Selain dikunjungi karena keberadaan Masjid Darul Aman, daerah Soi 7 ini juga ramai didatangi wisatawan muslim untuk mencari makanan halal. Salah satu warung makan terdekat dari Darul Aman adalah Warung Ali Selatan (foto sebelah kanan) yang hanya berjarak sekitar 50 m ke utara masjid. Pak Ali menyediakan menu-menu khas melayu yang sama cita rasanya dengan hidangan di Indonesia. Ketika itu kami datang bertiga, memesan masing-masing sepiring nasi dengan lauk utama ayam/ikan dan minuman es teh manis/es jeruk. Total harga tak sampai 200 Baht (sekitar Rp. 60.000-an). 
Di sepanjang Jl. Phetchaburi, tepatnya di sekitar mulut Soi 7, bertebaran rumah makan halal lain. Salah satu yang sempat kami kunjungi adalah M-House (foto di bawah). Menariknya, M-House juga ternyata menyediakan penginapan murah meriah/hostel namun cukup aman yang berdasarkan pengamatan kami ternyata diminati juga oleh para pelancong backpacker asal Indonesia yang bersama-sama kami sedang makan malam juga di sini. Backpacker tampaknya akan menyukai tipe kamar asrama, kapasitas 3 ranjang susun atau 6 orang per kamar (khusus kamar pria atau wanita, tidak bisa campur) dengan kamar mandi di luar/share yang dijual mulai Rp. 140.000-an per orang.

M-House pun menyediakan menu melayu selain masakan Thai. Ketika itu kami memesan semacam martabak telur yang disajikan di atas hot plate, dan ice Thai tea (foto kiri bawah). Harga menu di sini pun tergolong murah. Tampak suasana bagian dalam M-House yang full Wi-Fi ini, dengan meja sebelah yang terlihat dipakai oleh rekan backpacker asal Indonesia yang kami singgung di atas (foto kanan bawah).

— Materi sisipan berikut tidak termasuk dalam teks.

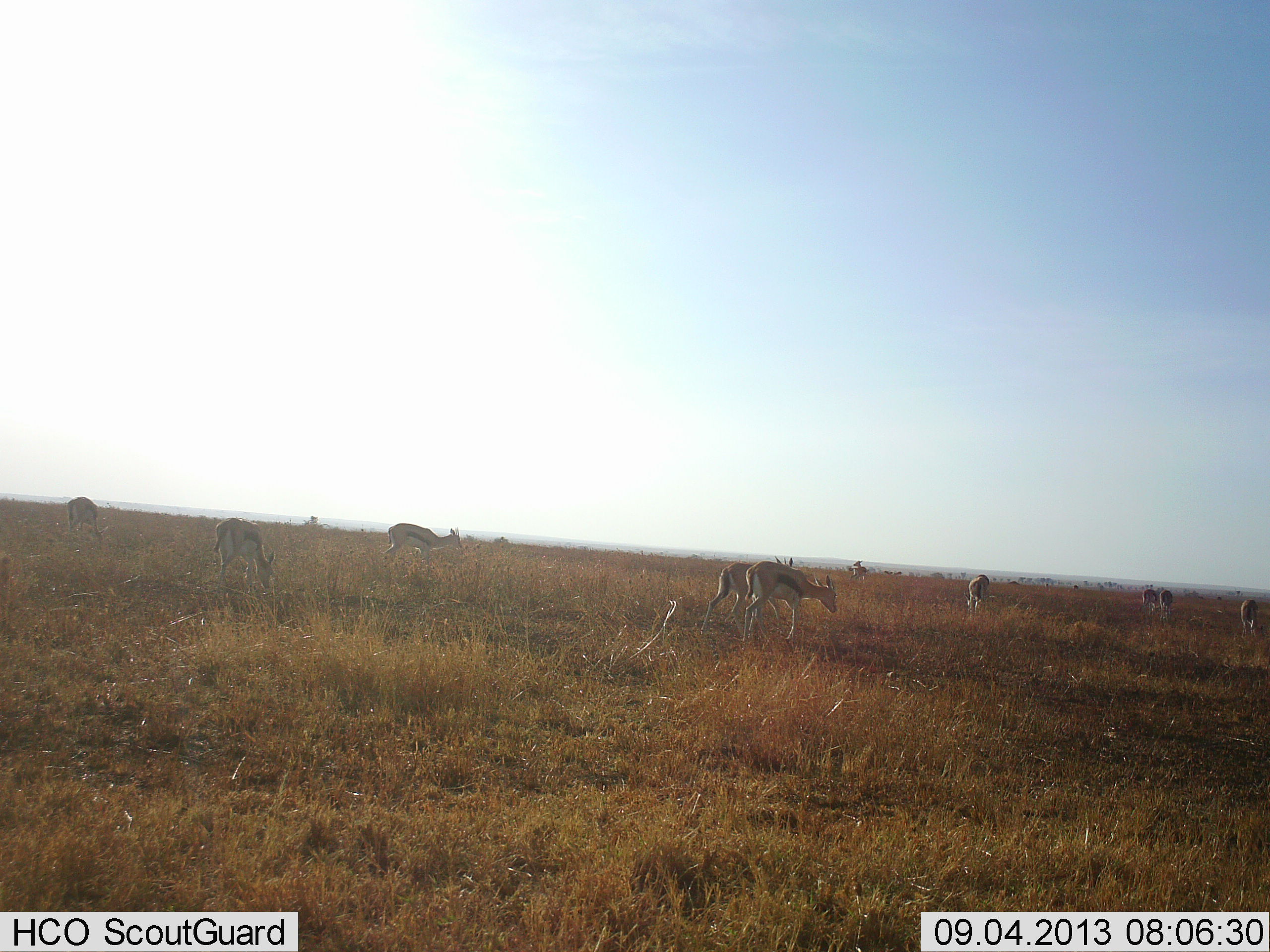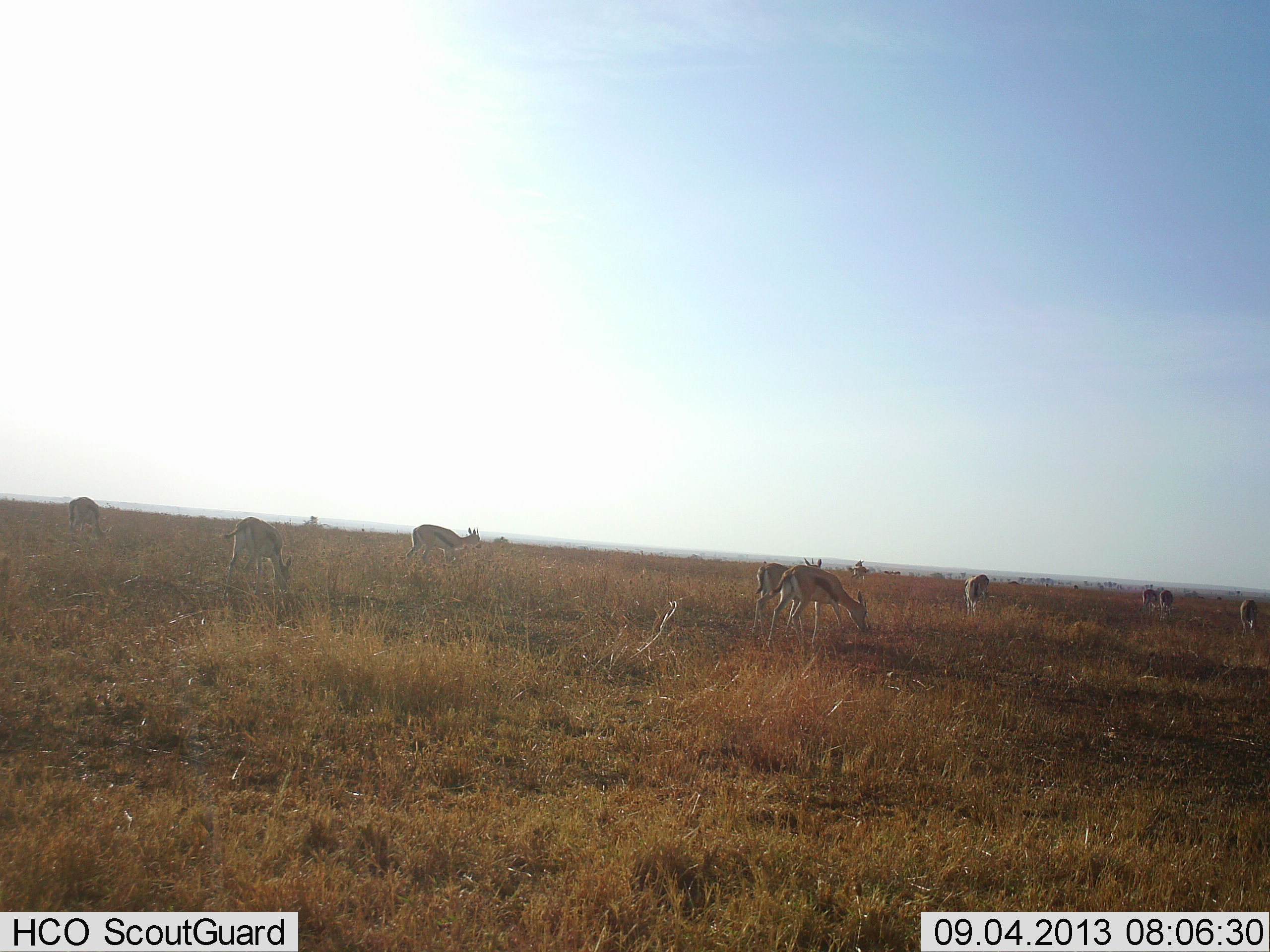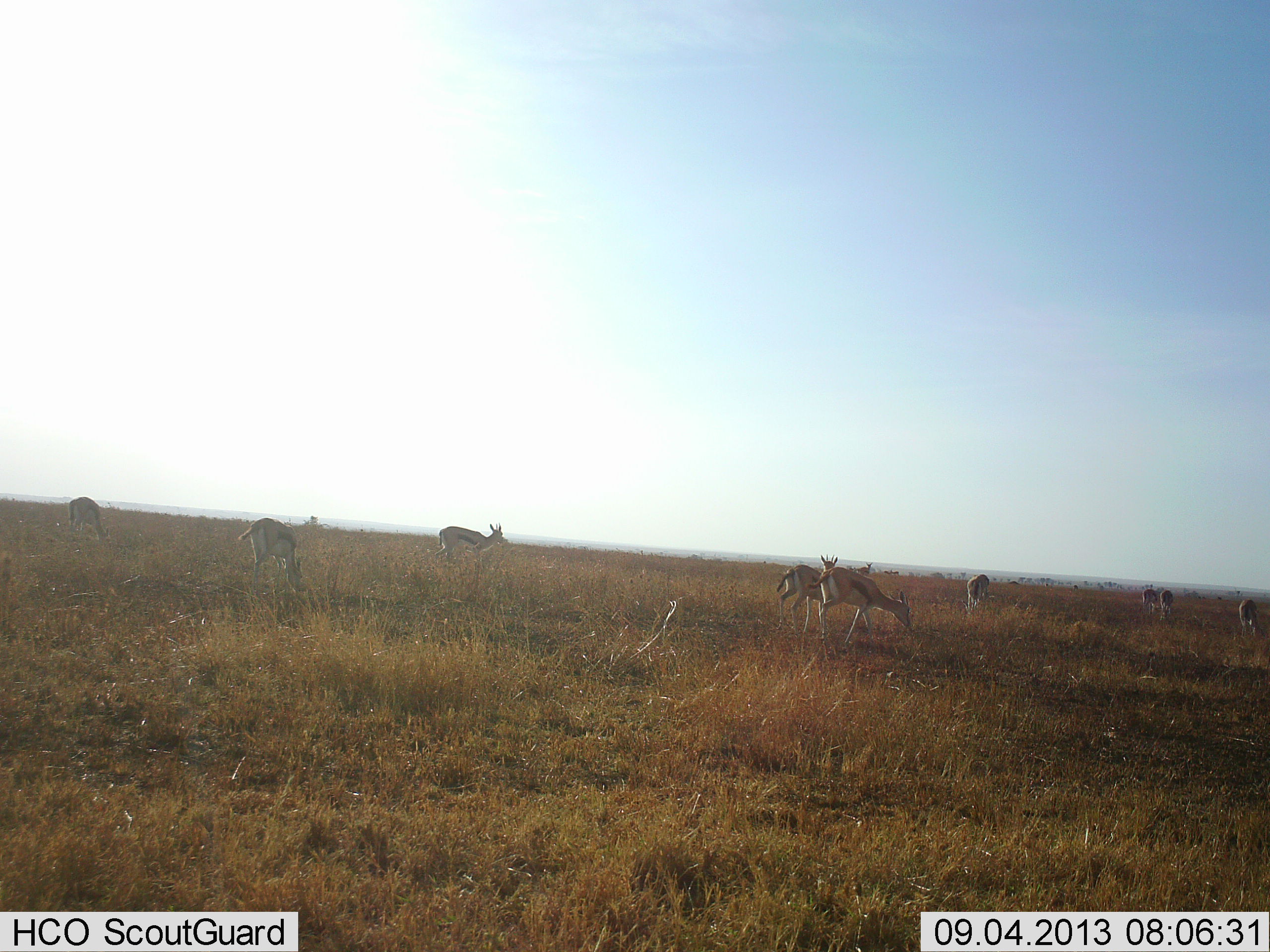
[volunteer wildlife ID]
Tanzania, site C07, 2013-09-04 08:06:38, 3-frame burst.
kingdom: Animalia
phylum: Chordata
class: Mammalia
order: Artiodactyla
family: Bovidae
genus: Eudorcas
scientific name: Eudorcas thomsonii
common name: thomson's gazelle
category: gazellethomsons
Gazellethomsons (thomson's gazelle) (Eudorcas thomsonii), count 10. Behavior (volunteer vote fractions): standing 53%, resting 13%, moving 47%, interacting 7%. Young present (vote fraction): 0%. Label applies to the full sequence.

Selain di seputaran Phetchaburi, makanan halal cukup mudah dijumpai pula di mall Mah Boon Khrong (MBK), Siam. Salah satu restoran halal yang menjadi favorit kami beberapa tahun belakangan adalah Yana Restaurant @ MBK yang menyajikan menu makanan Thai dan internasional (foto sebelah kanan). 
Resto halal yang berada di lantai 5 MBK, tepat di seberang pujasera 'Food on Fifth' ini bersih, menunya lezat, dan harganya pun relatif rasional meski tentunya lebih mahal dibanding M'House, apalagi Warung Ali Selatan. Setiap menu di sini rata-rata harganya 60-100 Baht.
Meski beda lokasi dan rentang harga dengan Ali Selatan, di Yana pun kita tetap bisa nyaman berbahasa melayu dengan staf restoran. Mereka mengaku berasal dari Narathiwat, Thailand selatan. Masih terhitung tetangga dekat dengan daerah Pattani dan Yala, asal Pak Ali Selatan...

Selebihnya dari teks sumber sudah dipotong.